Set out the items below as a numbered list with blank lines omitted, covering all of them and leaving out the pictures.

Items from a dataset

|---|

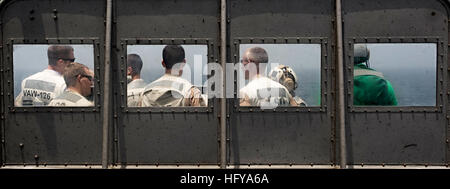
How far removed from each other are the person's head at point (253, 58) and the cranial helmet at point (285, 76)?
15cm

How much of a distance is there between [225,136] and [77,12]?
194cm

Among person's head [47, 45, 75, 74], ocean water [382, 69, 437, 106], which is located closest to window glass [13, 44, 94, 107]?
person's head [47, 45, 75, 74]

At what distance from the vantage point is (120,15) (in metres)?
5.87

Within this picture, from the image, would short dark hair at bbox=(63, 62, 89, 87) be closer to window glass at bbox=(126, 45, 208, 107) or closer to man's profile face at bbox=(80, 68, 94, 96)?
man's profile face at bbox=(80, 68, 94, 96)

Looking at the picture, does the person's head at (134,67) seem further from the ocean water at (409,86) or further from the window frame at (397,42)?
the ocean water at (409,86)

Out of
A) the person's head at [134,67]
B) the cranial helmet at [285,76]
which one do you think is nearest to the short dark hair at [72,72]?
the person's head at [134,67]

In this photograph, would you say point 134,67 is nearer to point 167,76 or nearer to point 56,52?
point 167,76

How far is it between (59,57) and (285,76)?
2.30m

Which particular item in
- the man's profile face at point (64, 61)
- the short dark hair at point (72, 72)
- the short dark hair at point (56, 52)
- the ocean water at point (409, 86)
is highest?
the short dark hair at point (56, 52)

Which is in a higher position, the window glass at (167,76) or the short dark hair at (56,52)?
the short dark hair at (56,52)

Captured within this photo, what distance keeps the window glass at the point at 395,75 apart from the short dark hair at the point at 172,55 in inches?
69.3

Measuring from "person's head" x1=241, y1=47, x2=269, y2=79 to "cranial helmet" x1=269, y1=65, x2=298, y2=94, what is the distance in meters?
0.15

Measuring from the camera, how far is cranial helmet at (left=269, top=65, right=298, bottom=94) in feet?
19.3

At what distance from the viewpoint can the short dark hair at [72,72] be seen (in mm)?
5914
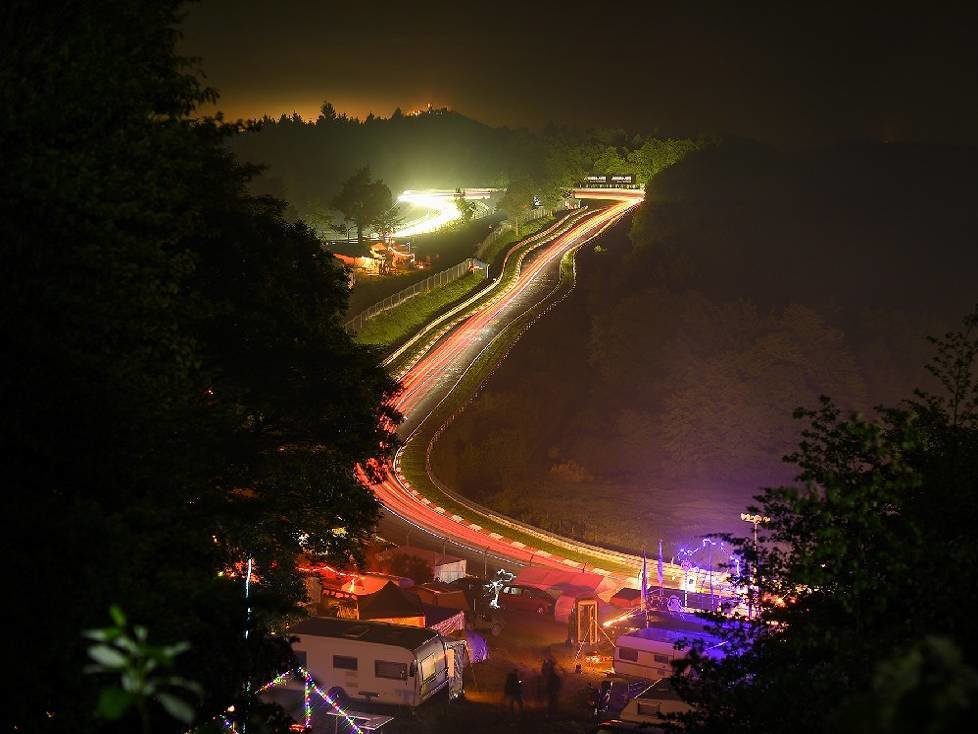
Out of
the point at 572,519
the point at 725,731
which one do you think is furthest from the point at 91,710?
the point at 572,519

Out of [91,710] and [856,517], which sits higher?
[856,517]

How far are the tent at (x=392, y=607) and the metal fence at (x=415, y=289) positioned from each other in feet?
93.7

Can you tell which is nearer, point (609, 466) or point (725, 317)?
→ point (609, 466)

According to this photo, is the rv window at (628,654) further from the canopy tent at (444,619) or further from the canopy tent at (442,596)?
the canopy tent at (442,596)

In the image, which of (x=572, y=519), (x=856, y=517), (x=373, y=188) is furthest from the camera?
(x=373, y=188)

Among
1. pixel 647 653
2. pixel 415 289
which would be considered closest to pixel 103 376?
pixel 647 653

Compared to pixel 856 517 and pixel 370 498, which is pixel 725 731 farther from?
pixel 370 498

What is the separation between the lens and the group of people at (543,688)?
2197 cm

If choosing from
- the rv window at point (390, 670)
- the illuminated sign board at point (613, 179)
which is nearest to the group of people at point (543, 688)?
the rv window at point (390, 670)

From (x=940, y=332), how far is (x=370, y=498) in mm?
71848

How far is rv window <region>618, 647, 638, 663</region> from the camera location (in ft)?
77.7

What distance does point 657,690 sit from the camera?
65.9ft

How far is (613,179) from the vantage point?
134125 millimetres

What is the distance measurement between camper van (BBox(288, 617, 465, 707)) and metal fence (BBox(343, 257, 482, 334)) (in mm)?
33056
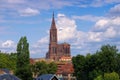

|---|

• Complete output
1. How far removed from each other are the person's head at point (253, 58) and the cranial helmet at point (285, 76)?
2. 15cm
3. How much of a distance is there between [225,136] and [77,12]?
4. 194cm
5. Among person's head [47, 45, 75, 74], ocean water [382, 69, 437, 106], which is located closest to window glass [13, 44, 94, 107]?
6. person's head [47, 45, 75, 74]
7. At what distance from the vantage point is (120,15) (in metres)?
8. 5.87
9. Within this picture, from the image, would short dark hair at bbox=(63, 62, 89, 87) be closer to window glass at bbox=(126, 45, 208, 107) or closer to man's profile face at bbox=(80, 68, 94, 96)?
10. man's profile face at bbox=(80, 68, 94, 96)
11. Looking at the picture, does the person's head at (134,67) seem further from the ocean water at (409,86) or further from the window frame at (397,42)?
12. the ocean water at (409,86)
13. Out of
14. A) the person's head at [134,67]
15. B) the cranial helmet at [285,76]
16. which one do you think is nearest to the short dark hair at [72,72]?
17. the person's head at [134,67]
18. In this photograph, would you say point 134,67 is nearer to point 167,76 or nearer to point 56,52?
19. point 167,76
20. How far is it between (59,57) and (285,76)?
21. 2.30m
22. Which particular item in
23. - the man's profile face at point (64, 61)
24. - the short dark hair at point (72, 72)
25. - the short dark hair at point (56, 52)
26. - the ocean water at point (409, 86)
27. is highest?
28. the short dark hair at point (56, 52)
29. Which is in a higher position, the window glass at (167,76) or the short dark hair at (56,52)?
30. the short dark hair at (56,52)
31. Captured within this photo, what distance keeps the window glass at the point at 395,75 apart from the short dark hair at the point at 172,55 in inches?
32. 69.3
33. Measuring from "person's head" x1=241, y1=47, x2=269, y2=79 to "cranial helmet" x1=269, y1=65, x2=298, y2=94, what is the distance in meters?
34. 0.15
35. Measuring from the camera, how far is cranial helmet at (left=269, top=65, right=298, bottom=94) in feet?
36. 19.3
37. At what distance from the viewpoint can the short dark hair at [72,72] be seen (in mm)?
38. 5914
39. Out of
40. the point at 572,519
41. the point at 725,731
42. which one do you think is furthest from the point at 91,710?
43. the point at 572,519
44. Out of [91,710] and [856,517], which sits higher?
45. [856,517]
46. How far are the tent at (x=392, y=607) and the metal fence at (x=415, y=289) positioned from each other in feet?
47. 93.7
48. Can you tell which is nearer, point (609, 466) or point (725, 317)?
49. → point (609, 466)
50. According to this photo, is the rv window at (628,654) further from the canopy tent at (444,619) or further from the canopy tent at (442,596)?
51. the canopy tent at (442,596)
52. In the image, which of (x=572, y=519), (x=856, y=517), (x=373, y=188) is furthest from the camera?
53. (x=373, y=188)
54. Among
55. 1. pixel 647 653
56. 2. pixel 415 289
57. which would be considered closest to pixel 103 376?
58. pixel 647 653
59. Compared to pixel 856 517 and pixel 370 498, which is pixel 725 731 farther from?
60. pixel 370 498
61. What is the separation between the lens and the group of people at (543,688)?
62. 2197 cm
63. If choosing from
64. - the rv window at point (390, 670)
65. - the illuminated sign board at point (613, 179)
66. which is nearest to the group of people at point (543, 688)?
67. the rv window at point (390, 670)
68. From (x=940, y=332), how far is (x=370, y=498) in mm?
69. 71848
70. How far is rv window <region>618, 647, 638, 663</region> from the camera location (in ft)?
71. 77.7
72. What distance does point 657,690 sit from the camera?
73. 65.9ft
74. How far is (613,179) from the vantage point?
75. 134125 millimetres
76. What is the distance measurement between camper van (BBox(288, 617, 465, 707)) and metal fence (BBox(343, 257, 482, 334)) (in mm)?
77. 33056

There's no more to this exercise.